This page is a quick start tutorial of using SubVersion (SVN), a version control system.

Basic Check Out, Commit

What commands are available?

Type “svn help”.

How to checkout a project?

cd to a directory where you want the files to be. Then do for example:

svn checkout svn://vmm.math.uci.edu/transvections
svn checkout svn://vmm.math.uci.edu/
svn checkout https://emacs2010.googlecode.com/svn/trunk/ ErgoEmacs --username xahlee

How to commit a change?

Once you checked out, made your modifications, then you can check back in (commit your changes). To commit, cd to the working dir, then do:

svn commit -m "some one-line message summary of what you changed"

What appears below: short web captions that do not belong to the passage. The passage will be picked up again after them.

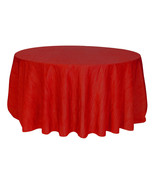 Crinkle Taffeta Red Table Cloth for Round Tables, Tablecloths for Weddings - $38.99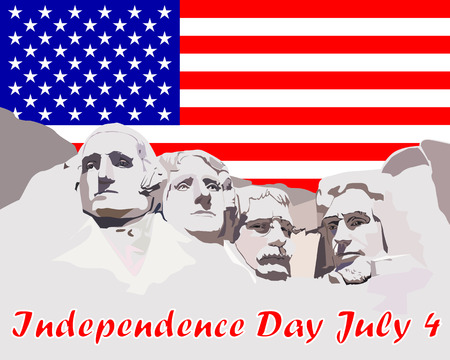 Mount Rushmore on the background of the USA flag and the inscription Independence Day July 4 Illustration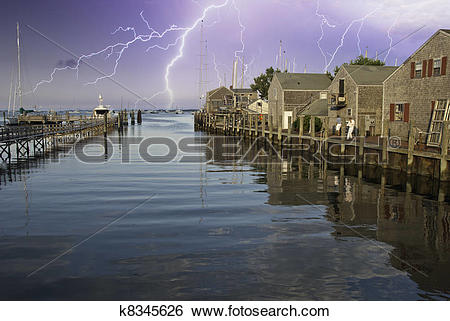 Stock Images of Storm approaching Nantucket Port k8345626.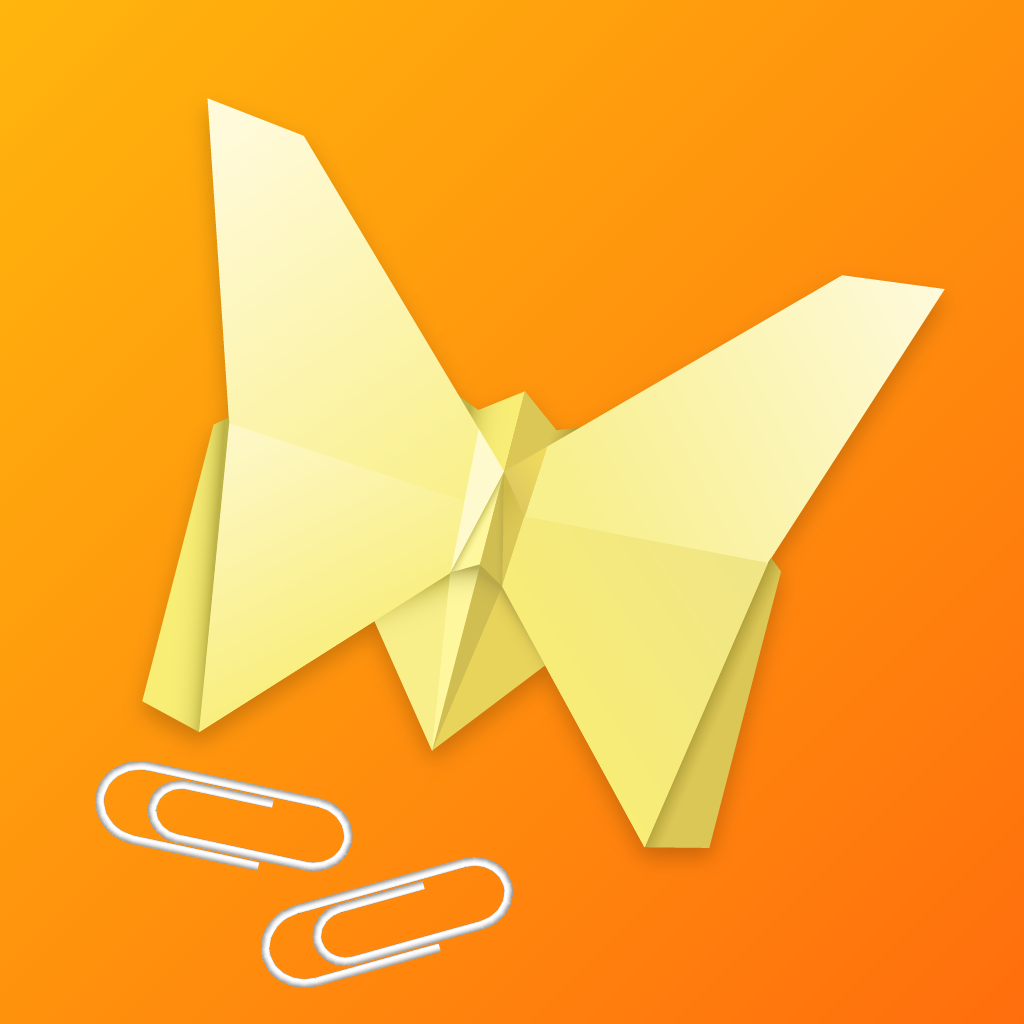 iPhone App Icon for Office Origami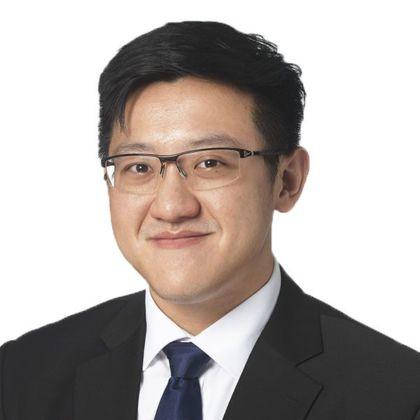 Portrait of Nathan Hsu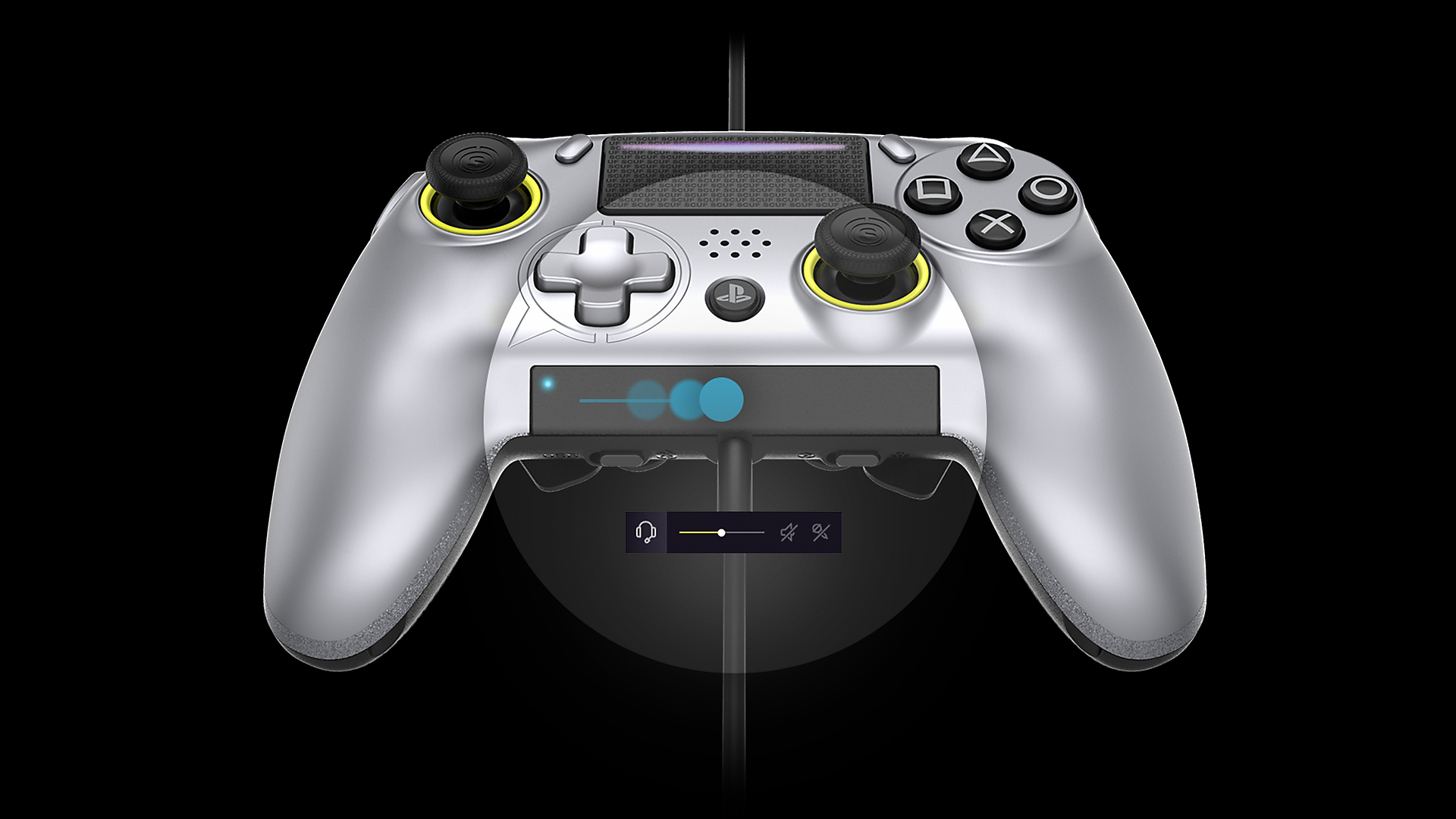 SCUF Vantage Controller – PlayStation Gaming Controller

How to Add or Remove a dir or file?

If you created new files in your working copy and committed it, that won't work. You will need to run a svn command first to add or remove a file or dir, then commit.

To add, use the add command:

svn add ‹file name›

To remove a file or dir, use the rm command first:

svn rm ‹file name›

Once you are done adding or removing, then you need to do a commit.

How to update your working dir?

Cd to your working dir and use the “svn update” command.

svn update

Creating Projects

How to create a project?

First, create the svn root dir using this command:

sudo svnadmin create /usr/local/svn_rooty

You need do the above. It is not merely creating a dir with “mkdir”.

The “/usr/local/svn_rooty” is the dir you want svn to hold the repository.

To import a project, do:

sudo svn import /Users/xahlee/proj_luv file:///usr/local/svn_rooty -m "Initial import of my lovely project"

the first arg is the path of your folder, the second argument is a url for the svn root path. The “-m” is a comment.

Then, modify the file

/usr/local/svn_rooty/conf/passwd

To contain for example these lines:

[users]
xahlee=xyz
dick=xyz
bob=xzy

The left side is user's login name, the right side is password. This is for running svn as a stand-alone server.

modify the file “/usr/local/svn_rooty/conf/svnserve.conf” to contain these lines:

[general]
anon-access = read
auth-access = write
password-db = passwd
realm = transvections

How to start the stand-alone server?

First, change to svn user.

sudo su svn

Then, run the following command to launch it, while you are “svn” user.

svnserve --daemon --listen-port=3091 --root=/usr/local/svn_rooty 

The “--daemon” is for stand-alone, the “--root=” specifies root, so that in the checkout command it doesn't need to specify the full path.

The default listening port is 3690

What should be the file permissions?

The following dir needs to be owned by “svn” user.

db/
db/revprops
db/revs
db/transactions
db/write-lock